**Problem**
From the material below, extract each line that contains the string "find", and reproduce those lines unchanged.

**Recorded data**
=====

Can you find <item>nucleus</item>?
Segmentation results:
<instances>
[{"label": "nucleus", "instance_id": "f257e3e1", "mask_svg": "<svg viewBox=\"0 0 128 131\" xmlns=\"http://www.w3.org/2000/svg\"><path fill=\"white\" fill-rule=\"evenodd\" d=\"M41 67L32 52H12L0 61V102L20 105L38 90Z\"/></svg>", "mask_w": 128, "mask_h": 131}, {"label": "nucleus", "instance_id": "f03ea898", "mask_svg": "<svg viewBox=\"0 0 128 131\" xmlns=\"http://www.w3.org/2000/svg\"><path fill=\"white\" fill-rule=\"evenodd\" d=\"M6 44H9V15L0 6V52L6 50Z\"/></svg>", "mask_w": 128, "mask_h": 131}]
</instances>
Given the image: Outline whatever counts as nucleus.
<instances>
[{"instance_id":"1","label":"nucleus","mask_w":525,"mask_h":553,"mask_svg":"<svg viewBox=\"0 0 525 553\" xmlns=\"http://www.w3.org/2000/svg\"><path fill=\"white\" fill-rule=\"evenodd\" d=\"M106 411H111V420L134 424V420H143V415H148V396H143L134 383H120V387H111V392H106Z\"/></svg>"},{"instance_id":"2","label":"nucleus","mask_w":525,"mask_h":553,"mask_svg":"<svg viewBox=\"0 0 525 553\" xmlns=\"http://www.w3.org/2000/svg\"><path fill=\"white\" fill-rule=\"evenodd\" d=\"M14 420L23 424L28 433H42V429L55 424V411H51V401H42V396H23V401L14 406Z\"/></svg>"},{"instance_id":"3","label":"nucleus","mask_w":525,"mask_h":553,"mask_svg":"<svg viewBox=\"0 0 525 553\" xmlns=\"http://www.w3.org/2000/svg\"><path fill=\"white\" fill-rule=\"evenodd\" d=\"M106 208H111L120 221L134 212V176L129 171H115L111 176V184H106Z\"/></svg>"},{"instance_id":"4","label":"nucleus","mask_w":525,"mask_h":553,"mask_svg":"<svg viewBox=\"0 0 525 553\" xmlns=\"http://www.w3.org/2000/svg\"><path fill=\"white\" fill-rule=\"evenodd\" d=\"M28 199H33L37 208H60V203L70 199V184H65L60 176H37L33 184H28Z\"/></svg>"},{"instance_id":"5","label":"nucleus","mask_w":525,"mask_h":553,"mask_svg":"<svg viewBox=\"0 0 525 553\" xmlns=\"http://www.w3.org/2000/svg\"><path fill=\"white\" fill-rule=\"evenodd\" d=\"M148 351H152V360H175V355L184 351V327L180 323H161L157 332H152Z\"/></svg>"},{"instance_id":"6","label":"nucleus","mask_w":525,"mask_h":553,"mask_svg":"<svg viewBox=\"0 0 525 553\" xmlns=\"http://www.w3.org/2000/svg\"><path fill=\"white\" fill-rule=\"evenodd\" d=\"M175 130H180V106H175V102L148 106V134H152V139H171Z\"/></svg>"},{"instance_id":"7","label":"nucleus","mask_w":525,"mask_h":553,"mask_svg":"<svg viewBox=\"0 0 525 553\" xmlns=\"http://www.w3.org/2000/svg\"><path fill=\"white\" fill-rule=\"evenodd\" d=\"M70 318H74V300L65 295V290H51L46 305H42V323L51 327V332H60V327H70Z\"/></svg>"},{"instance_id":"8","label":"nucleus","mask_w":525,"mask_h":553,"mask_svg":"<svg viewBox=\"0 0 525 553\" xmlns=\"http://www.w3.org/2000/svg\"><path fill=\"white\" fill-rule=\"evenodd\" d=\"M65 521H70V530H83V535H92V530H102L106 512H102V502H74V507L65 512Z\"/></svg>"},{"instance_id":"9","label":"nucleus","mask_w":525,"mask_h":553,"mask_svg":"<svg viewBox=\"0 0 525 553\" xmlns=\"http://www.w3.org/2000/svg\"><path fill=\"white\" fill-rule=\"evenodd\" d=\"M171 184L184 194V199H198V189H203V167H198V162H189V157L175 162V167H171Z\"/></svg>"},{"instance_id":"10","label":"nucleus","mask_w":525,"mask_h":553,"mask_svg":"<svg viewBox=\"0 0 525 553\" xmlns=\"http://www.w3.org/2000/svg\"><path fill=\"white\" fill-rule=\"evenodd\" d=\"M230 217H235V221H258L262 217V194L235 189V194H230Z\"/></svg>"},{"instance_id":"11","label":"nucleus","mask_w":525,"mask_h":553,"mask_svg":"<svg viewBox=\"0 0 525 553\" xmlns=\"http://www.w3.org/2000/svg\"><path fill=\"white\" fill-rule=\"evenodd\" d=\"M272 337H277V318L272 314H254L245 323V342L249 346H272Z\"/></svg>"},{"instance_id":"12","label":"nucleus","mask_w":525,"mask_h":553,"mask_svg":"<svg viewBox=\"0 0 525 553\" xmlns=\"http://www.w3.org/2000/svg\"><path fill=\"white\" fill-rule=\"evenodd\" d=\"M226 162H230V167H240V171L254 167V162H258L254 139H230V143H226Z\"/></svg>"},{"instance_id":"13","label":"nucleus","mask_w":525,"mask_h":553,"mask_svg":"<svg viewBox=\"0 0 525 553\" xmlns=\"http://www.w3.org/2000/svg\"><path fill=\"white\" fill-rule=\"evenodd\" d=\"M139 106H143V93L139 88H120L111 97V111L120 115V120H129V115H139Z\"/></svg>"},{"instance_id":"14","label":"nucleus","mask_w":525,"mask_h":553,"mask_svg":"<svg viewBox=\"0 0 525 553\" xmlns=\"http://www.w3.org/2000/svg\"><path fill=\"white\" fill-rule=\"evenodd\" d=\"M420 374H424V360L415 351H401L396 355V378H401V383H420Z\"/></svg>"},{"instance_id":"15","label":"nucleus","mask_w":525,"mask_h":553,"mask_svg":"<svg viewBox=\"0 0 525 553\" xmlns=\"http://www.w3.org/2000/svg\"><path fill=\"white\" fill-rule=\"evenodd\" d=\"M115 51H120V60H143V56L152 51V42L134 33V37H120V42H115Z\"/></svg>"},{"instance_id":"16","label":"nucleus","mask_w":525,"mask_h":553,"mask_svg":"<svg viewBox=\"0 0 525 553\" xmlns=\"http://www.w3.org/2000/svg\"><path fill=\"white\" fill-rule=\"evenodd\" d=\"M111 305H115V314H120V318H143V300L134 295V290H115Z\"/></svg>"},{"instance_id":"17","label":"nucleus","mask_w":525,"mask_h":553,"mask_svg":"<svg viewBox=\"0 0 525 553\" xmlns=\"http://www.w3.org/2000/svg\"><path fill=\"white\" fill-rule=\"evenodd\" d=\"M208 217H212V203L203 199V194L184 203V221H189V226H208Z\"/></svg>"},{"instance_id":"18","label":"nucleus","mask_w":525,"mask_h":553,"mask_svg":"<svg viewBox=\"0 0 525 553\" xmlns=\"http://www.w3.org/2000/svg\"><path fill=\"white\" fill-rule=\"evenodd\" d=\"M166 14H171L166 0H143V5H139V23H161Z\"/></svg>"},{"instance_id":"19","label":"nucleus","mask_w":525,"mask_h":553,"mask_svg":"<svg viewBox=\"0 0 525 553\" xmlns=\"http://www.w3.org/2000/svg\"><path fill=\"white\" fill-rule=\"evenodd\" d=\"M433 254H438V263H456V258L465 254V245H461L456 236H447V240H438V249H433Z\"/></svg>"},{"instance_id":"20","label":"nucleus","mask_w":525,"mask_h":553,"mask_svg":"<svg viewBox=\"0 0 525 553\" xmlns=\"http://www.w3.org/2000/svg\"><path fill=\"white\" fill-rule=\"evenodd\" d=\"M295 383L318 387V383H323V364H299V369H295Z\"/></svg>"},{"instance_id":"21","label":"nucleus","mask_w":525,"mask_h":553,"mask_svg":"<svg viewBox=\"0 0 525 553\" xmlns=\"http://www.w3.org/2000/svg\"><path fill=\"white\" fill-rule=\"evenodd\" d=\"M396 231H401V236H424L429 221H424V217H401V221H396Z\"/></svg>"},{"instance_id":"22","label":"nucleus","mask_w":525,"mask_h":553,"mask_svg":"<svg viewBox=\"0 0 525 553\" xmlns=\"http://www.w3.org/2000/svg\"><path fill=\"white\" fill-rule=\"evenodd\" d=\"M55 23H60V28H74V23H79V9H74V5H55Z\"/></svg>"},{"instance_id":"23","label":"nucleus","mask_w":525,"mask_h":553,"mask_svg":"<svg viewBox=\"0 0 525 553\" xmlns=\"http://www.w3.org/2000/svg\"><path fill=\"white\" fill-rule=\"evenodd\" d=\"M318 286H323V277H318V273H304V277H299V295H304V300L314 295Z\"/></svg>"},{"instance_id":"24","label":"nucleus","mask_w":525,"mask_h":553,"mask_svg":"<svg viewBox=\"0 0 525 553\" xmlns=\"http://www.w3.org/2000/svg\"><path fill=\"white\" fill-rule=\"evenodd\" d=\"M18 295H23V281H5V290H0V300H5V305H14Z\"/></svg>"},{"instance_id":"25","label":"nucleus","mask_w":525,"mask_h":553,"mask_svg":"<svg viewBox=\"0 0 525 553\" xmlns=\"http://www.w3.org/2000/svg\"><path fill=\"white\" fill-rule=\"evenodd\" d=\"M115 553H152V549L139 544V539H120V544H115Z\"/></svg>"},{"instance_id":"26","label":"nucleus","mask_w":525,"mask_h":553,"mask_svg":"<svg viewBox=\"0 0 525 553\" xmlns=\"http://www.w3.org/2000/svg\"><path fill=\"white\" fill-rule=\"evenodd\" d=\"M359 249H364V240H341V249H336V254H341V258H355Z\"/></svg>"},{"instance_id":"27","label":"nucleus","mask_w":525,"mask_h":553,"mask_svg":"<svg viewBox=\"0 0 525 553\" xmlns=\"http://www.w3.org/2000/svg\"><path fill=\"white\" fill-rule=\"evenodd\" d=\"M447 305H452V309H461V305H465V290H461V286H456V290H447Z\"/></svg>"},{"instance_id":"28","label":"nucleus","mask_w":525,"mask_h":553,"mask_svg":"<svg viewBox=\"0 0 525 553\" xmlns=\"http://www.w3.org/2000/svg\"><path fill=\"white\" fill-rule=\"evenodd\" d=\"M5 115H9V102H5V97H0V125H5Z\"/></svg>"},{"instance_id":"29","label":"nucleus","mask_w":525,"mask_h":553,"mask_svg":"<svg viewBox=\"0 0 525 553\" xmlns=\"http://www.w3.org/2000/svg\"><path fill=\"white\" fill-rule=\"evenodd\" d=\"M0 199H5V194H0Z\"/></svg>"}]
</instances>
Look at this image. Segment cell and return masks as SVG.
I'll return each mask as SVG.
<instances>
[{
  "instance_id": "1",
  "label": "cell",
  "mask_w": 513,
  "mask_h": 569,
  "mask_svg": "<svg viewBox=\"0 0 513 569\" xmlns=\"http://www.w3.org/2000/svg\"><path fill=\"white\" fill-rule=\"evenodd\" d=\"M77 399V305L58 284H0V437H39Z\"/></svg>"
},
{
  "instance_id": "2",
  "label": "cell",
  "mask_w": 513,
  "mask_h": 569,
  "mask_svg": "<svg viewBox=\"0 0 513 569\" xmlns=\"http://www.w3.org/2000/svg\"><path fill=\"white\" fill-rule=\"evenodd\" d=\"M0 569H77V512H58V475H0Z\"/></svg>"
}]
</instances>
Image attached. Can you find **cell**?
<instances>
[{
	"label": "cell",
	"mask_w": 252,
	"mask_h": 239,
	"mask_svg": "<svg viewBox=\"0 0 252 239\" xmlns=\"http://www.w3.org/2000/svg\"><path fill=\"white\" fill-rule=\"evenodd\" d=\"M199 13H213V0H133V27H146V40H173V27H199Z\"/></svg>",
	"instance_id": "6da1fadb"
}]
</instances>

=====

**Output**
Can you find <item>nucleus</item>?
Image attached. Can you find **cell**?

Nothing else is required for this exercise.